Serve warm or at room temperature.
Replace the dark chocolate with milk chocolate according to taste.
Although fresh pears are best for this recipe, tinned pears are also great!
We normally serve this crumble on its own (as the French do) but if you prefer, add some vanilla ice cream, crème fraîche, pouring cream or chai crème anglaise. Excellent served with homemade chestnut ice cream or an adult boozy ice cream such as this non-churn Drambuie ice cream.

This recipe was first published 16 March 2019 but is now completely updated with new images.

From the market

From the kitchen

22 responses to “Pear Crumble with Oats, Chocolate and Hazelnut”

  1. 5 stars
    I may be a little biased as your daughter but I made this because I missed you… And it’s the perfect comfort food – so easy and warms the cockles

    • Awe, that warms the cockles just with your lovely words, Julie. It’s not long now. Lots of your favourite comfort foods and newbies planned over Christmas when you’re home xx

  2. 5 stars
    This sounds like such a delicious recipe. I can’t wait to give it a try. Dark chocolate, pears, and apples with a crumble topping…yum!

  3. This looks scrumptious. I’m eating a lot of pears just now – they are good even up here in north east Scotland, tho imported from that distant area on the edge of the world, about to become even further away – Europe. Sorry to be political, but I remember food in the 1960s before we had imports from Europe. Not sure that a return to cabbage and turnips is what Brexiteers voted for. So for the moment I’m enjoying my pears!

    • I hear you, Linda. If anything, it will encourage more local produce – and I’m sure it’s not all cabbage and turnips. Bon courage, my friend. You’ve inspired me to add a quick list of pear recipes here, just for you!

      • Ooh thank you, Jill.

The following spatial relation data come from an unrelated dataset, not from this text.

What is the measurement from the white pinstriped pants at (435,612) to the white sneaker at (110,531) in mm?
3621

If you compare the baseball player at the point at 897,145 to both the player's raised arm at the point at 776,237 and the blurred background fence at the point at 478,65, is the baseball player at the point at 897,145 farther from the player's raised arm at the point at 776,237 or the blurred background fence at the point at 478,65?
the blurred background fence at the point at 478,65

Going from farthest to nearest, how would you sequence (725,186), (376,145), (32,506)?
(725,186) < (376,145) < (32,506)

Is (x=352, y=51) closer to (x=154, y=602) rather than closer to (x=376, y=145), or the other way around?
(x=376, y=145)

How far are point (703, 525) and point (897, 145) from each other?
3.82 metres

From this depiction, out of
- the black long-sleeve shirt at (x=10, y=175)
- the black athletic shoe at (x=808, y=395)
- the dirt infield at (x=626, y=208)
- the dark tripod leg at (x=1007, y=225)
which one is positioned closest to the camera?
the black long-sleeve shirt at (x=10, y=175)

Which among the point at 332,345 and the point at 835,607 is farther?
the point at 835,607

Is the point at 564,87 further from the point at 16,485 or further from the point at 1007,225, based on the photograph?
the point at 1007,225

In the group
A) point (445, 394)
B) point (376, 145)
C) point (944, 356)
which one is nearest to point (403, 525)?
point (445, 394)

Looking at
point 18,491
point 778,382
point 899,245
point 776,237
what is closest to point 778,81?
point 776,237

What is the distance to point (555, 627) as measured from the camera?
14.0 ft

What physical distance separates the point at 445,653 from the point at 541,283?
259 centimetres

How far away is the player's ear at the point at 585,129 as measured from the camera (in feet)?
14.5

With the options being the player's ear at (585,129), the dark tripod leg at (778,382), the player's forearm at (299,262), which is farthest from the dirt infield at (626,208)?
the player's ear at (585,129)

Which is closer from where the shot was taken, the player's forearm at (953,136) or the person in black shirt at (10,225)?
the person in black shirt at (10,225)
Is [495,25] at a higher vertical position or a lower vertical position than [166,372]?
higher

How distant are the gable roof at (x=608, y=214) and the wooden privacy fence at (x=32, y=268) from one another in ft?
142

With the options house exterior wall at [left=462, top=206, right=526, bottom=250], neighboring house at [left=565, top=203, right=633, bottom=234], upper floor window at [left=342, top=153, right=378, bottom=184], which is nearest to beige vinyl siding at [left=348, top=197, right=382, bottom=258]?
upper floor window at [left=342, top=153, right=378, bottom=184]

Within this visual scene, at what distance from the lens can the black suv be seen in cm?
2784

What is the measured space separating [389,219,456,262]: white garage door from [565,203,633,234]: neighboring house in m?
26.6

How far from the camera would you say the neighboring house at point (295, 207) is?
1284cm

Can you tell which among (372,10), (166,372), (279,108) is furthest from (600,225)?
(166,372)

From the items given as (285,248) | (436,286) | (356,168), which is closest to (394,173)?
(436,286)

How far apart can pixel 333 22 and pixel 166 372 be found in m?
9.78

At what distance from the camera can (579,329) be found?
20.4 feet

More pear delights! I’ll try the Bourdaloue Pear Tart this weekend I think. My husband is a big fan of tinned fruit (the impact of a Dundee childhood), so he should love this. We don’t have any rum – presume I can just use whisky? which we have far too much of so I need to make a dent in the stocks.

        • Whisky – why not? Sounds good. We also have a stock, since our French friends that used to drink it before dinner now have switched to wine! Whisky it is – for Scotland!

  4. 5 stars
    Oh my, it’s taken me days to get here, but what a stunner! LOVE the hidden dark chocolate discs as well as the dark cocoa in the crumble! Not to mention my favorite: hazelnuts! Looks like a winner, Jill! I’m sure your family cleaned the lot! Lucky them!

    • Thanks, Christina. They pretty much polish this off, yes – so we’ve had it rather often!

  5. 5 stars
    What a lovely idea, Chocolate Crumble sounds wonderful, thank you for including a link to my Blackberry and Apple Crumble

  6. I haven’t the first idea where I’m going to get hazelnuts, but I am going to have to try because this sounds so good! Super creative recipe, Jill!!!

    • Thanks, Betty. I didn’t state it in the recipe but of course you can use whole hazelnuts and crush them (close them in a freezer bag and whack them with a rolling pin – it’s great to let out any frustrations!).

  7. oh yum this sounds delicious. i do love chocolate and hazelnut together. who doesn’t?:-) cheers sherry

    • We love them both too – add some pears with extra dark gooey chocolate and I guess it’s healthier! Cheers, Sherry.

  8. 5 stars
    Good idea to mix pears with apples in the crumble. I love William pears and Cox apples but never thought to add chocolate. I am imagining the taste and will definitely put this recipe on my to do list.

    • Thanks, Thomasina. Hope you make this soon, as the taste is so good! Still perfect comforting winter food…

  9. 5 stars
    Another recipe that’s right in my comfort zone. I keep many Asian pears will have to try them with this recipe. I like crumbles, cobblers & pies. Happy St Patrick’s Day.

    • This will be incredible with Asian pears – love it, Bea. As a Scot, I celebrate St Andrew’s Day but a very Happy St Patrick’s Day to you and all my wonderful Irish friends!